- _Aim of the task_
Restate each record word for word, from the first to the last.

- _Provided entries_
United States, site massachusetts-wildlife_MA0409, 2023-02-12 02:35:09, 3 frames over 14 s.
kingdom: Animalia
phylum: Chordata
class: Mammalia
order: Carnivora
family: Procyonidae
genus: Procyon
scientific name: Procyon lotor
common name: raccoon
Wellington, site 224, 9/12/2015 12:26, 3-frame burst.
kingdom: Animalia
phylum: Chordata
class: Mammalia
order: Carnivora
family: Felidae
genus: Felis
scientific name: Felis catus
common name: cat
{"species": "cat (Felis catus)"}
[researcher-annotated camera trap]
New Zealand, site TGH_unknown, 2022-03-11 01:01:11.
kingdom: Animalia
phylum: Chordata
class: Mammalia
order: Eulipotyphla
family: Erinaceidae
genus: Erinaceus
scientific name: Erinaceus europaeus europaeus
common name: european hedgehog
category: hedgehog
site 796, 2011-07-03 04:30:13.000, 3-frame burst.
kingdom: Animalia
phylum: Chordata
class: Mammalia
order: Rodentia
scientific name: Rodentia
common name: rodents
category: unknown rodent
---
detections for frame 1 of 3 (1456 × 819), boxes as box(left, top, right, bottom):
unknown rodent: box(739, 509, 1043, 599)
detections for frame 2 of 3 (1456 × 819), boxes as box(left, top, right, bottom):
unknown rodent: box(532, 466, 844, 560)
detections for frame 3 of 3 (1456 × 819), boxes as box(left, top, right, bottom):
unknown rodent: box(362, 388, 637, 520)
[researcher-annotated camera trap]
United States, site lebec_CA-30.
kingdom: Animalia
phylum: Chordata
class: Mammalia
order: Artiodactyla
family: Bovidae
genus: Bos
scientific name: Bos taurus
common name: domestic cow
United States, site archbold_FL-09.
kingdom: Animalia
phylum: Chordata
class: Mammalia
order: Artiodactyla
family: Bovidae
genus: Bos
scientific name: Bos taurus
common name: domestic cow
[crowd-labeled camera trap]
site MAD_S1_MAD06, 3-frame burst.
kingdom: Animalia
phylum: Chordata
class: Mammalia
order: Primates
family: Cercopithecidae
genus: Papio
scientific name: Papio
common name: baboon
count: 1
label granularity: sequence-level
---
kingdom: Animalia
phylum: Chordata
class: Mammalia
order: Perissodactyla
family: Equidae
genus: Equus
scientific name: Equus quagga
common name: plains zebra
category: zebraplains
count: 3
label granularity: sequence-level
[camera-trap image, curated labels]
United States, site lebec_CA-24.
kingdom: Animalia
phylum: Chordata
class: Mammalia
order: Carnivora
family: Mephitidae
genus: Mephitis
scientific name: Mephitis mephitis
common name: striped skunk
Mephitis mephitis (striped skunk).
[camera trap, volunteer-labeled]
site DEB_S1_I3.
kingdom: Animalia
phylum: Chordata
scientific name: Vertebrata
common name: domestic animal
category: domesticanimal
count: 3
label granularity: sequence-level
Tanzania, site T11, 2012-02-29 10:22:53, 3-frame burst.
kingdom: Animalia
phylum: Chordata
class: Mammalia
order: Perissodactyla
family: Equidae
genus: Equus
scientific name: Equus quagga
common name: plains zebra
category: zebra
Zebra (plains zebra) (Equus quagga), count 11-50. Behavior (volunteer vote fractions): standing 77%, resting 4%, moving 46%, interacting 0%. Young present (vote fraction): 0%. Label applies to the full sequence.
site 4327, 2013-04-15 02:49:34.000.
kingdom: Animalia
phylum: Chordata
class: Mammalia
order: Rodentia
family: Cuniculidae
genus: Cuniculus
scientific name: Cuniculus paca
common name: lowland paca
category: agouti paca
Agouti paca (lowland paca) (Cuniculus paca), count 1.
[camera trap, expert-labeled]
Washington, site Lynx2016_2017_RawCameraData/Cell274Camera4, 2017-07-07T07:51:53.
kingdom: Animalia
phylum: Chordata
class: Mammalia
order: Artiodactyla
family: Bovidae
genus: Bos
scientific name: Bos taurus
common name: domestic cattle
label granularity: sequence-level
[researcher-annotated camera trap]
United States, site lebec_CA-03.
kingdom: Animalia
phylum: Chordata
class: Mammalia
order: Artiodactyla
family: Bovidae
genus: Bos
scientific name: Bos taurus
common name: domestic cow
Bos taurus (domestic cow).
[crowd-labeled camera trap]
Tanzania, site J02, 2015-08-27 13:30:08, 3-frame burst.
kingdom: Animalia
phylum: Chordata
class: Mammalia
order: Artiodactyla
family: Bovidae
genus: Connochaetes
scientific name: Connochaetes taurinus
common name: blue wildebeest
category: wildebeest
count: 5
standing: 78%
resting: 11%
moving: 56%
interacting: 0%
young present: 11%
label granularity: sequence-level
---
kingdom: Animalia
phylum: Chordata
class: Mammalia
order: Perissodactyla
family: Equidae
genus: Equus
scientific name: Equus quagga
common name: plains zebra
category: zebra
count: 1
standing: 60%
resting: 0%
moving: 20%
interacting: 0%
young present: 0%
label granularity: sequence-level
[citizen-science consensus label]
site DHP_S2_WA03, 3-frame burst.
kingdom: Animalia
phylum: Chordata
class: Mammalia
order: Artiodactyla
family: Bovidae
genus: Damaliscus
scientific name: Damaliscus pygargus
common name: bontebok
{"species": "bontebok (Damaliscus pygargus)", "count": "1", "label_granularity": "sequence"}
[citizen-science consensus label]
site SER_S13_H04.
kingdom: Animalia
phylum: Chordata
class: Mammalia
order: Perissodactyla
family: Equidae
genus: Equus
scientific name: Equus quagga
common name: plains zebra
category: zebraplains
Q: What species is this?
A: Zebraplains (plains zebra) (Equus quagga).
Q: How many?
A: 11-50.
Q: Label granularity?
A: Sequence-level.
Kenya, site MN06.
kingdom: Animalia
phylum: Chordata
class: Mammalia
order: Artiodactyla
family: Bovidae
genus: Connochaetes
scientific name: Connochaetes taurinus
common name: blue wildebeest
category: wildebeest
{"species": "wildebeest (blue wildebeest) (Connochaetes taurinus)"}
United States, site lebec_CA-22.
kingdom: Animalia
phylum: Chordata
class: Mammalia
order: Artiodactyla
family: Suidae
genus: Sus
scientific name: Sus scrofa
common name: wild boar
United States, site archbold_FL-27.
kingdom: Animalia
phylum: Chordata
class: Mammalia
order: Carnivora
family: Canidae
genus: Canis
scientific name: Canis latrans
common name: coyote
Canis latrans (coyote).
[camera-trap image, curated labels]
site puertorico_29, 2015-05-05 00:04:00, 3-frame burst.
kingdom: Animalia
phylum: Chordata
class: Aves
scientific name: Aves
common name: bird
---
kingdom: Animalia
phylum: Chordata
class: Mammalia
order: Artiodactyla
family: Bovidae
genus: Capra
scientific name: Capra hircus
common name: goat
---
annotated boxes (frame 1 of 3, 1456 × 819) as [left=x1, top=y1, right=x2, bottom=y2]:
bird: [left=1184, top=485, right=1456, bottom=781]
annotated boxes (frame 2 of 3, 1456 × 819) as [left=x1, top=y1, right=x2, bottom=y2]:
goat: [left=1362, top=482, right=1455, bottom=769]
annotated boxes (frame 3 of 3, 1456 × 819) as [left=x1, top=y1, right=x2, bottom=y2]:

- _Your response_
United States, site massachusetts-wildlife_MA0409, 2023-02-12 02:35:09, 3 frames over 14 s.
kingdom: Animalia
phylum: Chordata
class: Mammalia
order: Carnivora
family: Procyonidae
genus: Procyon
scientific name: Procyon lotor
common name: raccoon
Wellington, site 224, 9/12/2015 12:26, 3-frame burst.
kingdom: Animalia
phylum: Chordata
class: Mammalia
order: Carnivora
family: Felidae
genus: Felis
scientific name: Felis catus
common name: cat
{"species": "cat (Felis catus)"}
[researcher-annotated camera trap]
New Zealand, site TGH_unknown, 2022-03-11 01:01:11.
kingdom: Animalia
phylum: Chordata
class: Mammalia
order: Eulipotyphla
family: Erinaceidae
genus: Erinaceus
scientific name: Erinaceus europaeus europaeus
common name: european hedgehog
category: hedgehog
site 796, 2011-07-03 04:30:13.000, 3-frame burst.
kingdom: Animalia
phylum: Chordata
class: Mammalia
order: Rodentia
scientific name: Rodentia
common name: rodents
category: unknown rodent
---
detections for frame 1 of 3 (1456 × 819), boxes as box(left, top, right, bottom):
unknown rodent: box(739, 509, 1043, 599)
detections for frame 2 of 3 (1456 × 819), boxes as box(left, top, right, bottom):
unknown rodent: box(532, 466, 844, 560)
detections for frame 3 of 3 (1456 × 819), boxes as box(left, top, right, bottom):
unknown rodent: box(362, 388, 637, 520)
[researcher-annotated camera trap]
United States, site lebec_CA-30.
kingdom: Animalia
phylum: Chordata
class: Mammalia
order: Artiodactyla
family: Bovidae
genus: Bos
scientific name: Bos taurus
common name: domestic cow
United States, site archbold_FL-09.
kingdom: Animalia
phylum: Chordata
class: Mammalia
order: Artiodactyla
family: Bovidae
genus: Bos
scientific name: Bos taurus
common name: domestic cow
[crowd-labeled camera trap]
site MAD_S1_MAD06, 3-frame burst.
kingdom: Animalia
phylum: Chordata
class: Mammalia
order: Primates
family: Cercopithecidae
genus: Papio
scientific name: Papio
common name: baboon
count: 1
label granularity: sequence-level
---
kingdom: Animalia
phylum: Chordata
class: Mammalia
order: Perissodactyla
family: Equidae
genus: Equus
scientific name: Equus quagga
common name: plains zebra
category: zebraplains
count: 3
label granularity: sequence-level
[camera-trap image, curated labels]
United States, site lebec_CA-24.
kingdom: Animalia
phylum: Chordata
class: Mammalia
order: Carnivora
family: Mephitidae
genus: Mephitis
scientific name: Mephitis mephitis
common name: striped skunk
Mephitis mephitis (striped skunk).
[camera trap, volunteer-labeled]
site DEB_S1_I3.
kingdom: Animalia
phylum: Chordata
scientific name: Vertebrata
common name: domestic animal
category: domesticanimal
count: 3
label granularity: sequence-level
Tanzania, site T11, 2012-02-29 10:22:53, 3-frame burst.
kingdom: Animalia
phylum: Chordata
class: Mammalia
order: Perissodactyla
family: Equidae
genus: Equus
scientific name: Equus quagga
common name: plains zebra
category: zebra
Zebra (plains zebra) (Equus quagga), count 11-50. Behavior (volunteer vote fractions): standing 77%, resting 4%, moving 46%, interacting 0%. Young present (vote fraction): 0%. Label applies to the full sequence.
site 4327, 2013-04-15 02:49:34.000.
kingdom: Animalia
phylum: Chordata
class: Mammalia
order: Rodentia
family: Cuniculidae
genus: Cuniculus
scientific name: Cuniculus paca
common name: lowland paca
category: agouti paca
Agouti paca (lowland paca) (Cuniculus paca), count 1.
[camera trap, expert-labeled]
Washington, site Lynx2016_2017_RawCameraData/Cell274Camera4, 2017-07-07T07:51:53.
kingdom: Animalia
phylum: Chordata
class: Mammalia
order: Artiodactyla
family: Bovidae
genus: Bos
scientific name: Bos taurus
common name: domestic cattle
label granularity: sequence-level
[researcher-annotated camera trap]
United States, site lebec_CA-03.
kingdom: Animalia
phylum: Chordata
class: Mammalia
order: Artiodactyla
family: Bovidae
genus: Bos
scientific name: Bos taurus
common name: domestic cow
Bos taurus (domestic cow).
[crowd-labeled camera trap]
Tanzania, site J02, 2015-08-27 13:30:08, 3-frame burst.
kingdom: Animalia
phylum: Chordata
class: Mammalia
order: Artiodactyla
family: Bovidae
genus: Connochaetes
scientific name: Connochaetes taurinus
common name: blue wildebeest
category: wildebeest
count: 5
standing: 78%
resting: 11%
moving: 56%
interacting: 0%
young present: 11%
label granularity: sequence-level
---
kingdom: Animalia
phylum: Chordata
class: Mammalia
order: Perissodactyla
family: Equidae
genus: Equus
scientific name: Equus quagga
common name: plains zebra
category: zebra
count: 1
standing: 60%
resting: 0%
moving: 20%
interacting: 0%
young present: 0%
label granularity: sequence-level
[citizen-science consensus label]
site DHP_S2_WA03, 3-frame burst.
kingdom: Animalia
phylum: Chordata
class: Mammalia
order: Artiodactyla
family: Bovidae
genus: Damaliscus
scientific name: Damaliscus pygargus
common name: bontebok
{"species": "bontebok (Damaliscus pygargus)", "count": "1", "label_granularity": "sequence"}
[citizen-science consensus label]
site SER_S13_H04.
kingdom: Animalia
phylum: Chordata
class: Mammalia
order: Perissodactyla
family: Equidae
genus: Equus
scientific name: Equus quagga
common name: plains zebra
category: zebraplains
Q: What species is this?
A: Zebraplains (plains zebra) (Equus quagga).
Q: How many?
A: 11-50.
Q: Label granularity?
A: Sequence-level.
Kenya, site MN06.
kingdom: Animalia
phylum: Chordata
class: Mammalia
order: Artiodactyla
family: Bovidae
genus: Connochaetes
scientific name: Connochaetes taurinus
common name: blue wildebeest
category: wildebeest
{"species": "wildebeest (blue wildebeest) (Connochaetes taurinus)"}
United States, site lebec_CA-22.
kingdom: Animalia
phylum: Chordata
class: Mammalia
order: Artiodactyla
family: Suidae
genus: Sus
scientific name: Sus scrofa
common name: wild boar
United States, site archbold_FL-27.
kingdom: Animalia
phylum: Chordata
class: Mammalia
order: Carnivora
family: Canidae
genus: Canis
scientific name: Canis latrans
common name: coyote
Canis latrans (coyote).
[camera-trap image, curated labels]
site puertorico_29, 2015-05-05 00:04:00, 3-frame burst.
kingdom: Animalia
phylum: Chordata
class: Aves
scientific name: Aves
common name: bird
---
kingdom: Animalia
phylum: Chordata
class: Mammalia
order: Artiodactyla
family: Bovidae
genus: Capra
scientific name: Capra hircus
common name: goat
---
annotated boxes (frame 1 of 3, 1456 × 819) as [left=x1, top=y1, right=x2, bottom=y2]:
bird: [left=1184, top=485, right=1456, bottom=781]
annotated boxes (frame 2 of 3, 1456 × 819) as [left=x1, top=y1, right=x2, bottom=y2]:
goat: [left=1362, top=482, right=1455, bottom=769]
annotated boxes (frame 3 of 3, 1456 × 819) as [left=x1, top=y1, right=x2, bottom=y2]:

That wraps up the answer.